Although seasons were sometimes unpredictable, Scott said that he’s enjoyed every day of playing for the Red Hawks.
“I would describe [the seasons] as up and down,” Scott said. “There’s times where I’m great [and] the team is great and playing at a high level. There’s times where we’re down and kind of struggling a bit, but to be a good team, you’ve got to be great all the time.”
Scott said that it feels “awesome” to be playing for Montclair State, and that he was looking for a school that would fit well for him when he began the college process. “I found Montclair State, and I came here as a freshman,” he said. “I got to play, and it’s a great feeling.”
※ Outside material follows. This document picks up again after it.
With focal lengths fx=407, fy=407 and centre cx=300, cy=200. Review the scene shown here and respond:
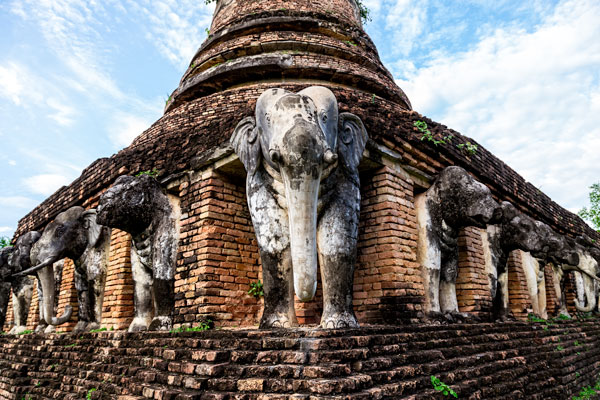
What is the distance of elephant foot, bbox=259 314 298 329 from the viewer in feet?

Scott’s teammates have admired his passion for the game, whether it is during the team’s practices or on game days.
“It’s been pretty good [playing with Scott],” junior outfielder Ryan Long said. “He’s a great athlete and center fielder, and I play with him in right field. We’re throwing partners, we have a good relationship, we’ve been playing together since freshmen year, and we’ve gotten along better each year.”
In addition to standing out to his teammates and peers, Scott’s leadership qualities have impressed Head Coach Jared Holowaty.“More so than anyone else, [Scott’s] done a great job, from being a quiet, good ball player when he arrived here [to] opening up and blossoming and being a very vocal leader,” Holowaty said. “That, along with his physical attributes — [He came] in strong but young, and now he’s grown into his body. He’s done a heck of a job not only in performance and playing, but being a leader.”
“My personal goals are just to get better,” Scott said. “To keep working hard, [because] you know, there’s a lot of things you can work on because you know you’re never going to be perfect.”
One of Scott’s major accomplishments at Montclair State included being chosen for the New Jersey Collegiate Baseball Association (NJCBA) All-Rookie Team in 2014. This season, he has a .325 batting average with three doubles, one home run and 20 RBIs.
Scott said he’s motivated by the love of the game and that a player needs to enjoy doing so and have fun with it in order to play the game at a high level.
Scott also played in the American Baseball Collegiate League last summer in South Carolina, stressing that baseball is a game that needs to be played all the time. Scott makes it a priority always to stay active, saying that when he’s not working out in the batting cages, he’s throwing.
The outfielder found his passion for the game during his freshman year of high school. He played football and baseball, but was a starter on the varsity baseball team. His performance that year ultimately drove his decision to stick with baseball.
Scott stressed the amount of pride that he takes in putting on his jersey and playing the sport he loves at a school he thinks so highly of. “It’s an honor,” Scott said. “You know, [it’s] not every day somebody who’s playing baseball gets to put on a uniform. Guys who love baseball sometimes don’t get a chance to play. It’s an honor to be a part of this organization.”
Scott credits Holowaty and his high school, Paulsboro High, for having a big impact on his baseball career. He said his high school coach was very supportive — always telling him what type of player he was, and if he was great all the time, he could go a long way.
When Scott arrived at Montclair State, Holowaty guided him, acting like a mentor. He showed him what to do and what not to do. Scott added that Holowaty’s presence alone helped him out a lot.
After college, Scott said he hopes to take baseball with him to the major leagues and, if that isn’t the case, he said he would consider coaching. Scott feels that he is knowledgeable and wants to pass that on to younger players.
Scott also made sure to share his words of wisdom for high school players trying to pursue a career in college baseball, — saying that any player who loves playing should try to play in college.
“I had a friend who was a good baseball player,” Scott said. “We went to high school together, and he decided not to [play in college], and every day, he’ll call me and he’ll say that he wished he played baseball in college. Whether you make it or not, just try to play, because when you have a love for something, when it’s not there anymore, it hurts.”